TEXTE PRÉSENTÉ:
========================

Par ailleurs, il y a les centaines et les milliers de femmes qui se lèvent très tôt le matin pour préparer le petit déjeuner de la famille et faire le ménage quotidien avant de rejoindre par petits groupes un lieu précis (dit almouqaf ou station) où elles attendront un intermédiaire en camionnette qui en emmènera quelques-unes, bien « sélectionnées », vers une exploitation pouvant être à quelques dizaines de kilomètres de là. A elmouqaf, dans la camionnette où elles sont souvent entassées debout, ces ouvrières subissent diverses formes de violences : humiliation, grossièretés, marchandages et harcèlements. Après une longue journée de travail exténuant, elles repartent dans les mêmes conditions chez elles où elles retrouvent leurs enfants à nourrir, le ménage à faire et un mari, tout aussi épuisé, mais souvent peu coopératif. Au-delà de ces conditions quotidiennes vécues par les femmes paysannes, il faut noter que leur époux, travaillant parfois dans l’agriculture mais plus souvent dans les zones urbaines, rentrera toujours avec une paie journalière de près du double de celle qu’elle pourra ramener.

========================

(Enregistrements contenus dans un jeu de données)
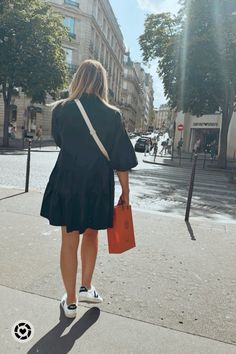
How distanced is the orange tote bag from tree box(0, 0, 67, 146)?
66.1 ft

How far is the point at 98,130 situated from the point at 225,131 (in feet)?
64.4

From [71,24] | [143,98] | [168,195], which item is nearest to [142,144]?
[71,24]

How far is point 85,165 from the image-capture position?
2.67 meters

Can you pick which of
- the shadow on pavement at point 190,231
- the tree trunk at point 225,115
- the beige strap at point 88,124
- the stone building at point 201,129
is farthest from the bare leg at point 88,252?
the stone building at point 201,129

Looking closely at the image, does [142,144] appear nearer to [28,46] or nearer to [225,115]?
[225,115]

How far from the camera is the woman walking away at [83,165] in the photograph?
267cm

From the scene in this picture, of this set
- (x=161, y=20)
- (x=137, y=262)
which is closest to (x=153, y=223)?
(x=137, y=262)

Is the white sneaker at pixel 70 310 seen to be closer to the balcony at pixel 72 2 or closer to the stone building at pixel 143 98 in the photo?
the balcony at pixel 72 2

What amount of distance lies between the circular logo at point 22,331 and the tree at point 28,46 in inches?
807

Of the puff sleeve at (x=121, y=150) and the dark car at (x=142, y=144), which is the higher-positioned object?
the puff sleeve at (x=121, y=150)

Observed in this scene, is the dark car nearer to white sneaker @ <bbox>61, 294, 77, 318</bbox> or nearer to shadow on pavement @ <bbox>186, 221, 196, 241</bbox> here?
shadow on pavement @ <bbox>186, 221, 196, 241</bbox>

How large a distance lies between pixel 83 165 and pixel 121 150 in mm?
328

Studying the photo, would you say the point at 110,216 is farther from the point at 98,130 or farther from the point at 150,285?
the point at 150,285

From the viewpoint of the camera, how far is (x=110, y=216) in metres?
2.87
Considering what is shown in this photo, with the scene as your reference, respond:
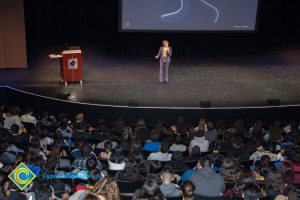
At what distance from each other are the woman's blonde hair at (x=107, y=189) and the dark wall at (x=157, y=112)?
6.01 meters

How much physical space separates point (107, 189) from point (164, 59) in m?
7.64

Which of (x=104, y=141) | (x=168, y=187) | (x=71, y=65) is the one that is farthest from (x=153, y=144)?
(x=71, y=65)

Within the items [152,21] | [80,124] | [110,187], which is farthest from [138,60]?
[110,187]

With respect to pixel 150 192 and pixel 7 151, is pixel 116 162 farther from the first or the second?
pixel 150 192

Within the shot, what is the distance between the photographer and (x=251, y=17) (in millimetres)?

========================

CONSIGNES DE L'EXERCICE:
a. Relevez toutes les formes de violences que subissent les ouvrières selon le texte présenté.
b. D'après le texte présenté, comment la paie journalière de l'époux se compare-t-elle à celle que la femme peut ramener ?
Ces enregistrements forment un matériel distinct du texte.

CORRIGÉ DES ACTIVITÉS:
a. Humiliation, grossièretés, marchandages et harcèlements.

b. Elle atteint près du double de celle que la femme peut ramener.